Oftentimes, a room that lacks direction only needs that one star piece to turn it all around. When this happens, tap into your heart and allow something you can’t live without to inform the rest of the room, just like Giancarlo and Jane did with a marble Gae Aulenti coffee table. It became the catalyst for the den’s terra-cotta walls lined with a blue-black railing detail—an homage to the late designer David Hicks.

Images

Textile Trick

Fabric is not just for upholstery and curtains. The industrial ceiling of Giancarlo and Jane’s apartment made the bedrooms feel austere, but a strip of plywood and a few yards of gauzy linen was a crafty and romantic solution to a feng shui dilemma. A canopy of fabric draping over the daybed in the children’s room similarly provides softness and warmth.
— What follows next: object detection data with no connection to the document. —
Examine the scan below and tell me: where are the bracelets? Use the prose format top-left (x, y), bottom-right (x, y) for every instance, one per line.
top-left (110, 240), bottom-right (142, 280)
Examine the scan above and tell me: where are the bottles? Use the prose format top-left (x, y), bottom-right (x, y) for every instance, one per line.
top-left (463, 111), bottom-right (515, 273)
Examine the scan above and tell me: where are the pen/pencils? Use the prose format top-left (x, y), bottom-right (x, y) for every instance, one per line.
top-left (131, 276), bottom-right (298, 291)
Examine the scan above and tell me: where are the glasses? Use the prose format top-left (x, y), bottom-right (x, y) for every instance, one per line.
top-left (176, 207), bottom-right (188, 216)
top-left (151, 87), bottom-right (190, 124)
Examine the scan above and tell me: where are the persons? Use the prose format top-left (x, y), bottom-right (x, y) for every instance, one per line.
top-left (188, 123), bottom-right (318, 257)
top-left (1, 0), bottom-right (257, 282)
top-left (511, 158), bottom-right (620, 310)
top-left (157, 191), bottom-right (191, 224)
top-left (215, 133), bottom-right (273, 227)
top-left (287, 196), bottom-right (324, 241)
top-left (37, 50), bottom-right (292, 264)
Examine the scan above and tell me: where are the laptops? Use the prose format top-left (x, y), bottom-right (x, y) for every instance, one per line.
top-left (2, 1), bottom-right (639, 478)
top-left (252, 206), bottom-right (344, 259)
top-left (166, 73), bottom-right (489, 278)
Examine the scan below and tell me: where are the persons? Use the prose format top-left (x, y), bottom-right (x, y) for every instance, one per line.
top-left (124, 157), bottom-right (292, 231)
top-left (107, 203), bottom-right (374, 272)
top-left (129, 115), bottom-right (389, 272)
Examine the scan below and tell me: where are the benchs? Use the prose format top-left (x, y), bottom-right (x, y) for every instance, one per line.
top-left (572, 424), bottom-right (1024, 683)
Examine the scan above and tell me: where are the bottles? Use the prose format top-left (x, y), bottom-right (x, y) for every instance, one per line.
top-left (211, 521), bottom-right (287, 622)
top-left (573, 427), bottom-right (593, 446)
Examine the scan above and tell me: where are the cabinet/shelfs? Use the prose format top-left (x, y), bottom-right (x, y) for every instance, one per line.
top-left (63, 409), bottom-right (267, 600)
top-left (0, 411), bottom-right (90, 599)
“I think design is really successful when it’s a conversation between styles and objects.”

Cut It Out

While adding beautiful hardware would be the obvious choice here, this stylish closet design proves it doesn’t need to be your default. A simple triangular cutout can replace handles and pulls, creating a visually captivating alternative. Consider this for built-ins, like kitchen and bathroom cabinetry. It will also spare your hardware expense.

Images
Images
Images

Step and Repeat

Create visual continuity by repeating a motif throughout the home. Giancarlo and Jane duplicated an undulating wave motif—a design element that spans from ancient Rome to Royère—and applied it to the bar stools in the kitchen, the millwork in the children’s room, and the bench that extends from the living room to the office. This seemingly simple design touch brings a sense of cohesion to the apartment.